L’objectif   de   la   guidance   parentale est de permettre aux parents d’avoir   un rôle plus important dans le développement langagier de leur enfant en leur offrant des moyens pour adapter  leur  langage  à  celui  de  l’enfant  et  à  ses  besoins.  Ainsi,  cette  intervention est centrée sur les interactions adultes-enfant et elle prend appui sur les connaissances de la recherche fondamentale portant tout particulièrement sur le langage adressé aux enfants et ses effets sur le développement du langage (cf. Chapitre I).

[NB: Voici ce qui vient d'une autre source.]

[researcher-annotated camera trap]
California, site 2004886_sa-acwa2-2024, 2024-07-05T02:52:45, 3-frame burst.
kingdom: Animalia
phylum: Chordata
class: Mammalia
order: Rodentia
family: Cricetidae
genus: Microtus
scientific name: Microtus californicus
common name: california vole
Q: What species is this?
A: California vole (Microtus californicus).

Le   plus   souvent,   la   démarche   consiste   à   alterner   des   sessions   d’interaction   autour   d’un   jeu   entre   l’enfant   et   un   de   ses   parents   et   des   sessions   où   l’orthophoniste   et   le   /   les   parent(s)   visionnent et commentent ensemble des extraits vidéos des   sessions   d’interaction   enregistrées. Le but est de sensibiliser les parents aux conduites de leur enfant et à leur façon d’intervenir   dans   l’interaction. Cette approche a une dimension réflexive en observant ses propres conduites dans le dialogue et   la   façon   d’interagir   avec   un   autre. Ils prennent ainsi conscience   qu’ils   peuvent   contribuer   au   développement   langagier   de   leur   enfant   en   diversifiant les activités et les discours liés à ces activités (raconter, expliquer, argumenter, décrire,  etc.)  et  en  participant  à  des  activités  propres  à  l’enfant  (Rosat, 2005). Dans ce mode d’intervention, le rôle et le positionnement de   l’orthophoniste   est   différent   des   autres   traitements  orthophoniques.  Dans  ce  cas,  l’expert  devient  l’observateur des interactions et des conduites  des  parents  et  de  l’enfant  et  il  laisse  le  rôle  d’acteur  aux  parents.  Cette  démarche  se   donne  pour  objectif  d’avoir  un  double  effet : un effet sur le discours des parents adapté aux besoins  communicatifs  de  l’enfant et indirectement un effet sur le développement langagier de ce dernier.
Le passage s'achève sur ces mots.